ATCEMS and M1 are probably some of the most limited systems you could find, and in all honesty, Austin is a very challenging place for living and employment, particularly in the arts. ATC also had the disadvantage of having to be an EMT for a long time before you can be a medic. 

My advice would be to find either a decently-busy SSM system like Hall, EMSA-Oklahoma, MedStar, Medic West /AMR Vegas, etc -or- a city or county-based operation. Also check into Houston's fire and county EMS systems


----------



## TransportJockey (Nov 15, 2015)

Harris County Emergency Corps (ESD1) or Montgomery County Hospital District EMS would be good. Galveston County EMS might be good. There's also places like Denver Health and AMR El Paso County (Colorado Springs) that are good places.

EDIT: Williamson County EMS is also a good option.


----------



## olaf1988 (Nov 15, 2015)

Thanks for the replies, I'll have to look into those!


----------



## CodeBru1984 (Nov 19, 2015)

olaf1988 said:


> I'm in southern California, looking to go anywhere else.... I was thinking the northwest (Oregon or Washington maybe?), or even east coast.
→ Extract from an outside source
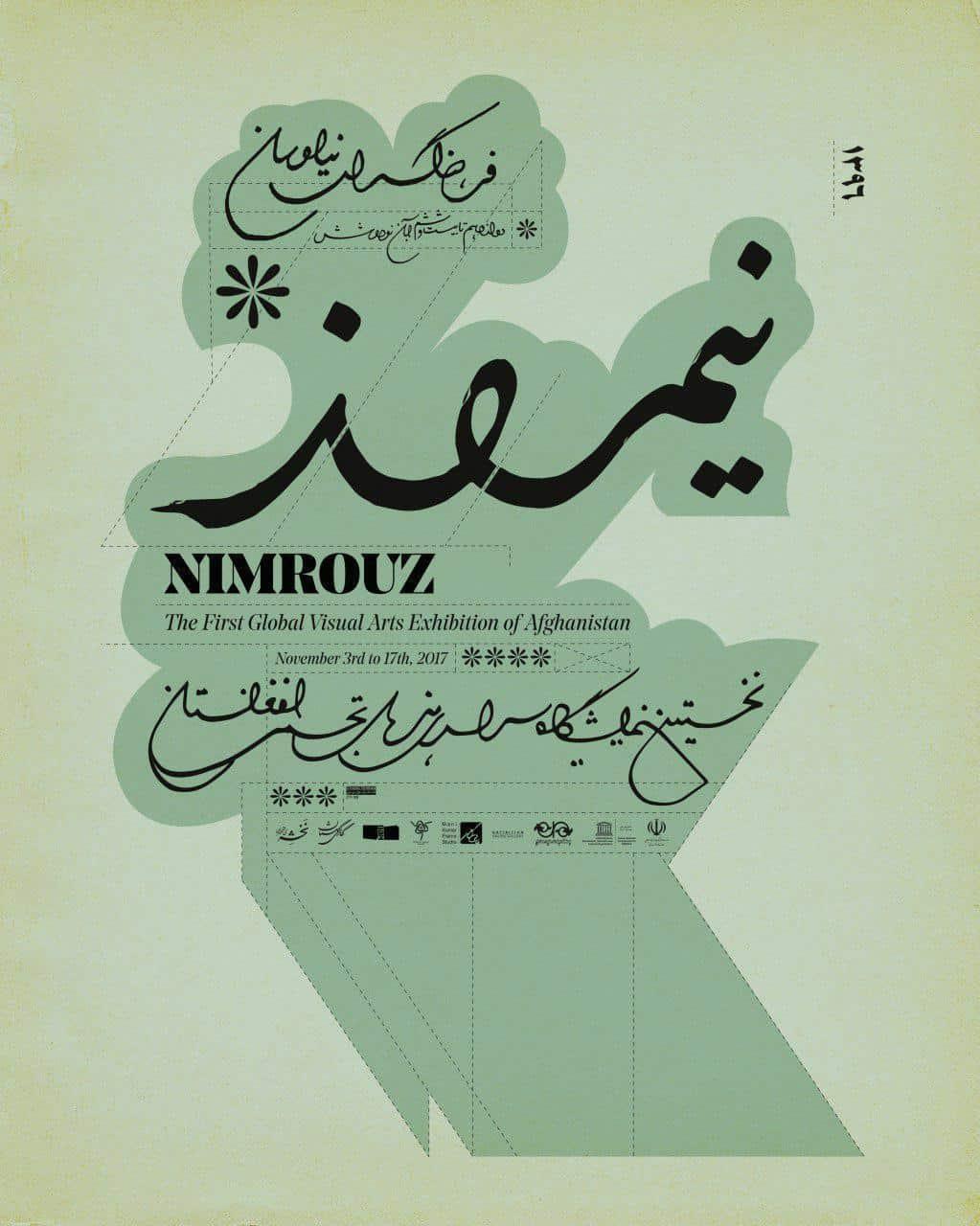 آغاز نخستین نمایشگاه هنرهای تجسمی افغانستان در فرهنگسرای نیاوران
I just don't see the job prospects of working in CA since I am not interested in working for a fire department here. I've looked into Medic One and ATCEMS, and I was wondering if there are any others in that vein that I could consider. The reason I'm looking for something urban is that my fiancee works in the arts and it would be easier for her to find a job in or around a larger city.
> 
> Edit: I'm looking for a service that I can work for as a career. I want to work as a career medic and have a livable wage so I can raise a family comfortably. I'd also like to be able to use the skills I'm learning in medic school. Working in many counties in CA, the protocols are pretty restricted.
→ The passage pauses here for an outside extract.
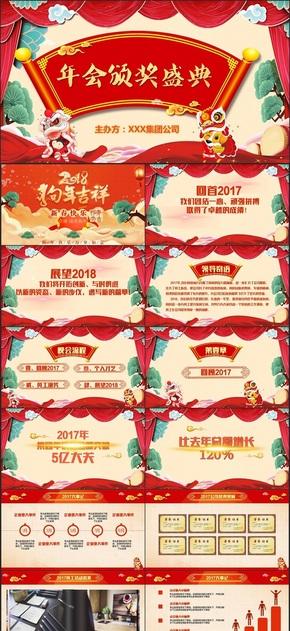 【狗年年会颁奖专用】精美喜庆公司年会颁奖典礼员工表彰大会2018年终总结PPT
Hall Ambulance in Kern County comes to mind. Single role EMT and Paramedic jobs with BLS fire department first responders. Decent pay, decent protocols, and decent equipment. Definitely check it out!


----------



## Ensihoitaja (Nov 20, 2015)

Denver Health is hiring, last I heard there's going to be another academy in January. 
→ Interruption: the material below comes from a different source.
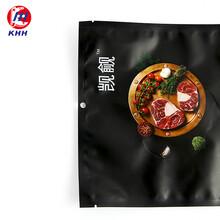 深圳建鸿兴食品包装袋定制批发图片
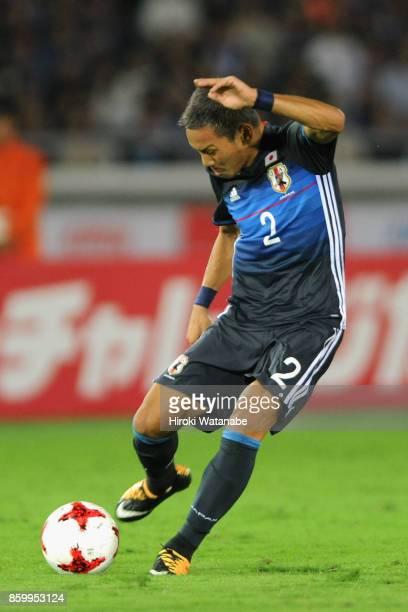 Yosuke Ideguchi of Japan shoots at goal during the international friendly match between Japan and Haiti at Nissan Stadium on October 10 2017 in...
Starting pay is $21.50 with more for experience. Benefits are good, affordable insurance, 401(a) and 457(b) with matching by the hospital. 

Protocols are here. 

There's lots of opportunities to do different work, as well. We have solo airport medics, bike medics, CCT medics, and a wildland medical team.


----------



## Ensihoitaja (Nov 20, 2015)

A few things I forgot in my previous post- evening and night shift differentials, paid CE hours, free CE/cert classes, and tuition reimbursement.


----------



## toyskater86 (Nov 20, 2015)

CodeBru1984 said:


> Hall Ambulance in Kern County comes to mind. Single role EMT and Paramedic jobs with BLS fire department first responders. Decent pay, decent protocols, and decent equipment. Definitely check it out!


What is considered decent pay? 70K a year? 80k a year? or are we talking like 50K?


----------



## CodeBru1984 (Nov 20, 2015)

About 35k-40k for an EMT, with additional pay DOE.


----------



## LACoGurneyjockey (Nov 20, 2015)

CodeBru1984 said:


> About 35k-40k for an EMT, with additional pay DOE.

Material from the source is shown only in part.